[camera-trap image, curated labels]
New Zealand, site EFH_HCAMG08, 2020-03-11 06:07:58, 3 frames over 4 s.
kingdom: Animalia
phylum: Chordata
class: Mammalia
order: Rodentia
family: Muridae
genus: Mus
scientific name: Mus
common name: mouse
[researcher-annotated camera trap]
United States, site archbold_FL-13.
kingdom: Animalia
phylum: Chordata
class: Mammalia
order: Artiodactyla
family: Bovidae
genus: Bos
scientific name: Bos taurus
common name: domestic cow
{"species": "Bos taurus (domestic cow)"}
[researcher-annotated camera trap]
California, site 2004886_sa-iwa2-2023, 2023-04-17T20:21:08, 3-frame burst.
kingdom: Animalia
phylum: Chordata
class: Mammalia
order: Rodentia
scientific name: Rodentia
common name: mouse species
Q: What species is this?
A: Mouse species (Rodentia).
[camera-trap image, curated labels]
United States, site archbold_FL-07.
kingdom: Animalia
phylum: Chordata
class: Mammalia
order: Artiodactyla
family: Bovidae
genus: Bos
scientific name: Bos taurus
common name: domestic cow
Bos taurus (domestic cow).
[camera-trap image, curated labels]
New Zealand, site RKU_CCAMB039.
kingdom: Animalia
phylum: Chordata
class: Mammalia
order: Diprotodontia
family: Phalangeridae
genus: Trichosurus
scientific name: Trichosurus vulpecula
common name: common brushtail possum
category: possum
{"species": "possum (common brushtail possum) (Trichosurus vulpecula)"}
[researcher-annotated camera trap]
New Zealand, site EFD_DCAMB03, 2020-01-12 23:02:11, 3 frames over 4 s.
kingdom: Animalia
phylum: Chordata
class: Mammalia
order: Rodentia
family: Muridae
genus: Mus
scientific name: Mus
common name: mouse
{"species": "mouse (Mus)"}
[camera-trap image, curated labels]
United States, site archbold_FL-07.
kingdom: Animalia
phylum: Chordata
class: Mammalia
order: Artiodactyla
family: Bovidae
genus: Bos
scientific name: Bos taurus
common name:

•••••

AIM OF THE EXERCISE: What you should produce is an exact retyping of every line above.

RESULT OF THE EXERCISE:
[camera-trap image, curated labels]
New Zealand, site EFH_HCAMG08, 2020-03-11 06:07:58, 3 frames over 4 s.
kingdom: Animalia
phylum: Chordata
class: Mammalia
order: Rodentia
family: Muridae
genus: Mus
scientific name: Mus
common name: mouse
[researcher-annotated camera trap]
United States, site archbold_FL-13.
kingdom: Animalia
phylum: Chordata
class: Mammalia
order: Artiodactyla
family: Bovidae
genus: Bos
scientific name: Bos taurus
common name: domestic cow
{"species": "Bos taurus (domestic cow)"}
[researcher-annotated camera trap]
California, site 2004886_sa-iwa2-2023, 2023-04-17T20:21:08, 3-frame burst.
kingdom: Animalia
phylum: Chordata
class: Mammalia
order: Rodentia
scientific name: Rodentia
common name: mouse species
Q: What species is this?
A: Mouse species (Rodentia).
[camera-trap image, curated labels]
United States, site archbold_FL-07.
kingdom: Animalia
phylum: Chordata
class: Mammalia
order: Artiodactyla
family: Bovidae
genus: Bos
scientific name: Bos taurus
common name: domestic cow
Bos taurus (domestic cow).
[camera-trap image, curated labels]
New Zealand, site RKU_CCAMB039.
kingdom: Animalia
phylum: Chordata
class: Mammalia
order: Diprotodontia
family: Phalangeridae
genus: Trichosurus
scientific name: Trichosurus vulpecula
common name: common brushtail possum
category: possum
{"species": "possum (common brushtail possum) (Trichosurus vulpecula)"}
[researcher-annotated camera trap]
New Zealand, site EFD_DCAMB03, 2020-01-12 23:02:11, 3 frames over 4 s.
kingdom: Animalia
phylum: Chordata
class: Mammalia
order: Rodentia
family: Muridae
genus: Mus
scientific name: Mus
common name: mouse
{"species": "mouse (Mus)"}
[camera-trap image, curated labels]
United States, site archbold_FL-07.
kingdom: Animalia
phylum: Chordata
class: Mammalia
order: Artiodactyla
family: Bovidae
genus: Bos
scientific name: Bos taurus
common name:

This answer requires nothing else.